Approximately 66% of the adults in the overall sample were aged 18 to 64 years, 60% were women, 73% were white, 89% resided in metropolitan areas, and 39% resided in the southern United States. Multivariable findings showed differences between subgroups across these factors and were consistent. Univariate analyses showed that sex, physician specialty, metropolitan location, geographical region, and time spent with physician were significantly associated with receipt of depression screening. The multivariable logistic regression analyses showed an increased likelihood of depression screening each year (odds ratio [OR] = 1.12; 95% CI, 1.06 - 1.18; P < .001).

When the researchers performed a piecewise regression analysis, they found a statistically significant interaction (P < .001) between year and change in depression screening rate, with a significant increase of screening rates after 2009. Additional piecewise regression analysis revealed that there was less likelihood of depression screening during the pre-recommendation period (OR, .78; 95% CI, .65 - .91; P =.002).

By contrast, during the immediate and late postrecommendation periods, the odds of depression screening were higher (OR, 1.46; 95% CI, 1.07 - 1.98; P = .016; and OR, 1.34; 95% CI, 1.21 - 1.49, P = 001, respectively), with screening rates of roughly 3% in 2015.

The researchers observe that their findings of regional disparities in screening "may be explained by the greater number of rural communities and lower numbers of large metropolitan areas in the western United States, compared with the rest of the country." They suggest that screening "may need to be promoted in rural America to address these regional disparities."

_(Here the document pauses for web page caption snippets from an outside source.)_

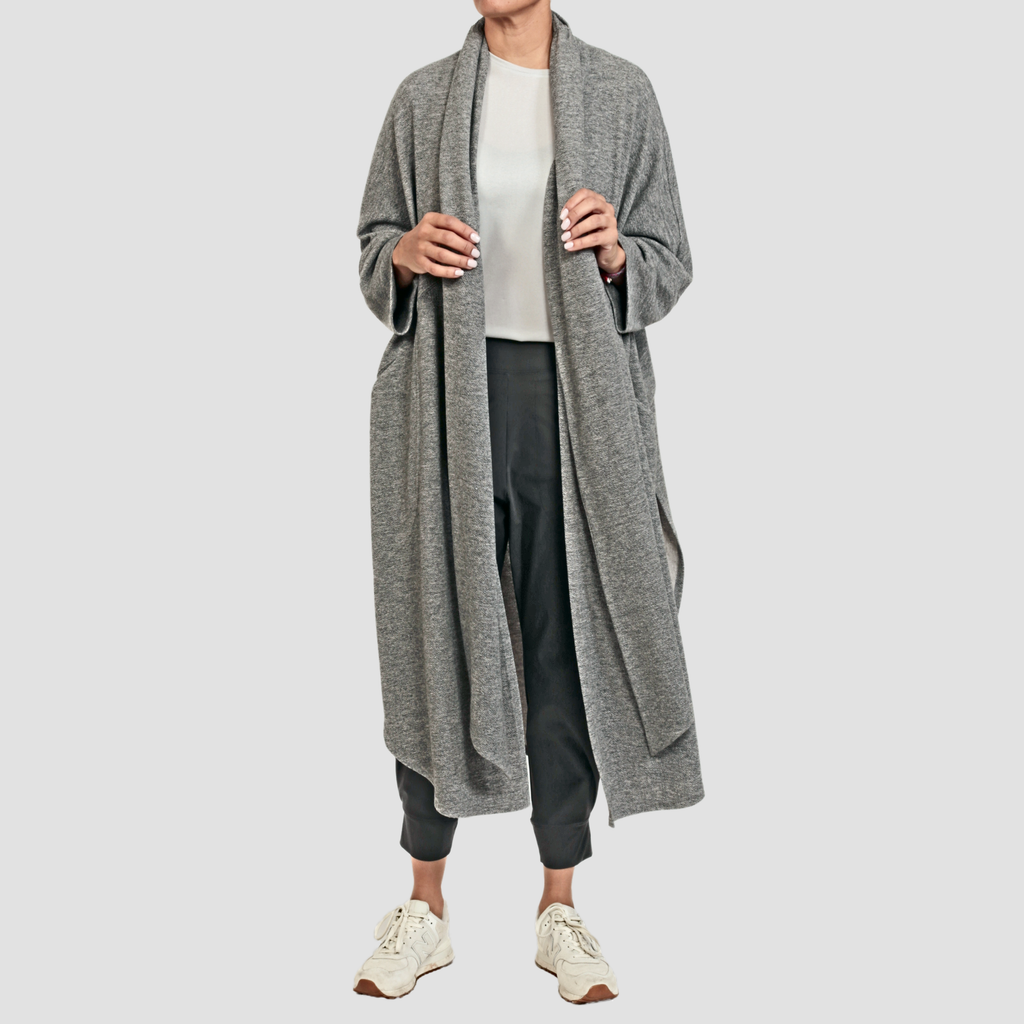 Long Cardigan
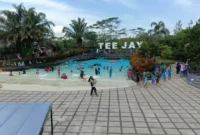 TeeJay Waterpark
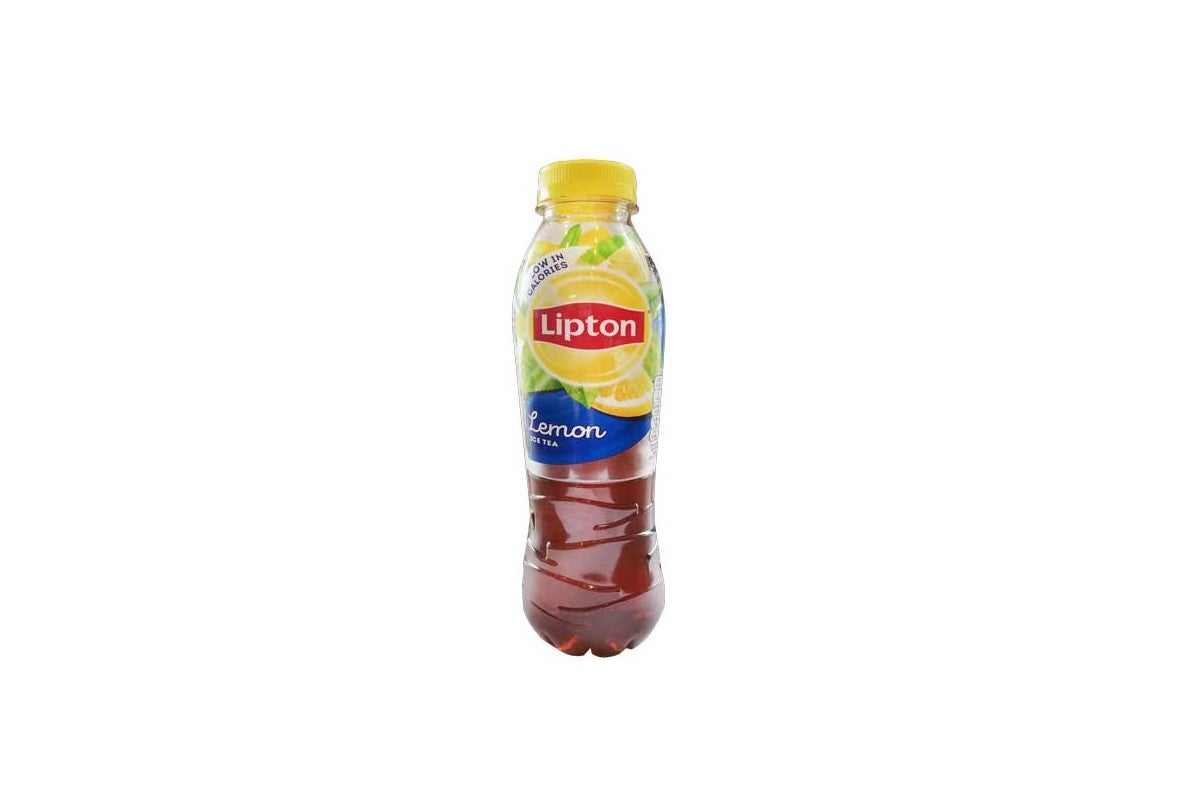 Lipton Lemon Ice tea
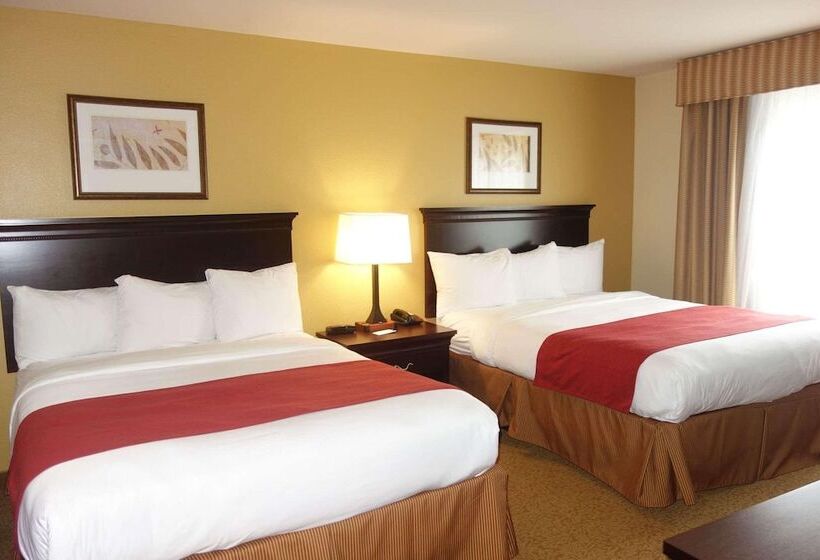 هتل Country Inn & Suites By Radisson, Rome, Ga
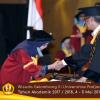 wisuda unpad gel III TA 2017-2018 Fak Ilmu Budaya oleh Rektor 119  by (PAPYRUS PHOTO)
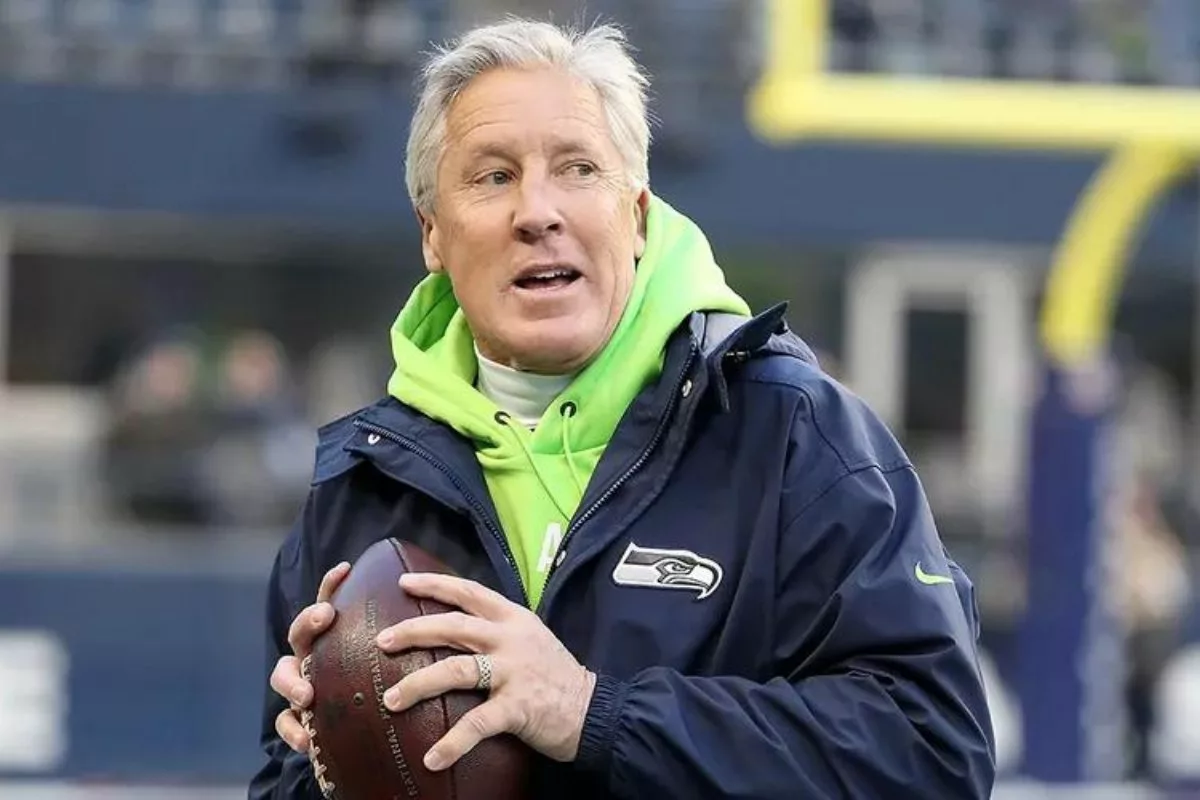 Pete Carroll Net Worth 20023: Let's Unveil The Fortune of Seattle Seahawks's Head Coach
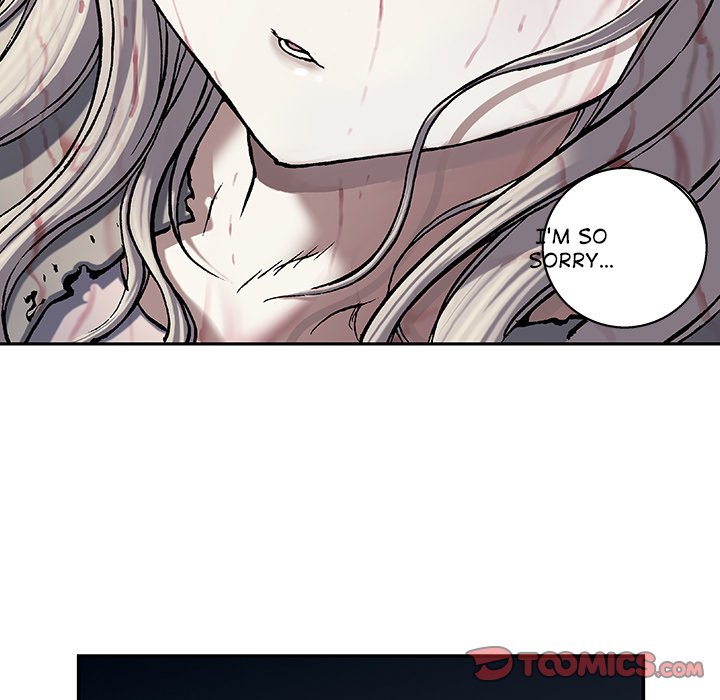 DeepWater Chapter 93 page 58 - Chapter 93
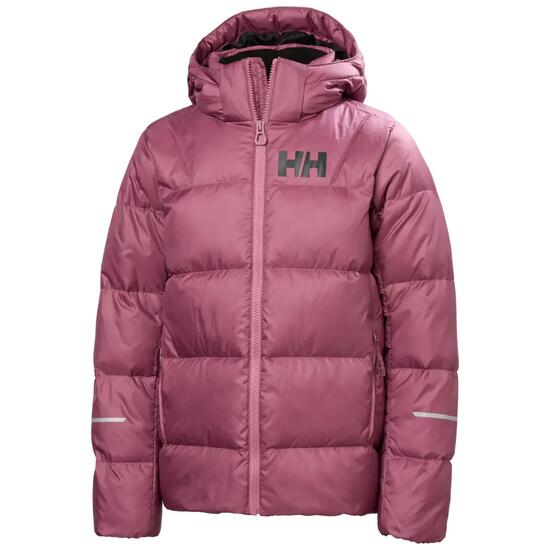 Doudoune enfant Helly Hansen Isfjord 2.0
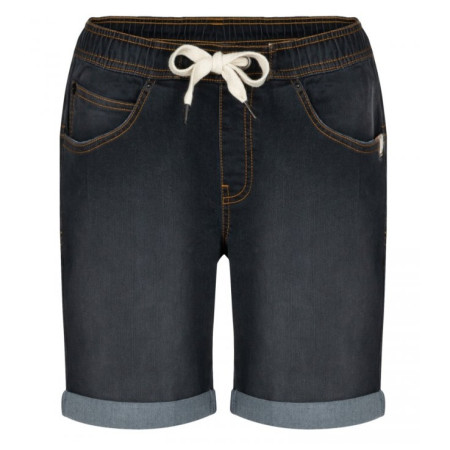 Short femme Loap Decali vert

"It is difficult to comment on the reason for higher depression screening in 2015," said Bhattacharjee. He suggested several possibilities, including more awareness of depression screening among health care providers and the Affordable Care Act of 2010, which "made these preventive services free of cost to the patients."

Falling Short

Commenting on the findings for Medscape Medical News, Mark Olfson, MD, MPH, professor of psychiatry and epidemiology, Columbia University, New York City, who was not involved with the study, said that the "new findings confirm that community practice falls far short of the USPSTF recommendations for depression screening, which remains uncommon in medical practice."

He noted that, "despite the availability of safe and effective treatments, most adults with depression are not diagnosed or treated, and until depression screening becomes the norm in primary care, this is unlikely to change." However, "hopefully, the availability of brief screens such as the PHQ-2 [Patient Health Questionnaire–2] and applications that permit patients to complete screens prior to their visit will extend the reach of depression screening in primary care," he added.

Bhattacharjee suggested that the 2016 USPSTF depression screening recommendation "can even help further to increase the depression screening rate."

Psych Serv. Published online July 9, 2018.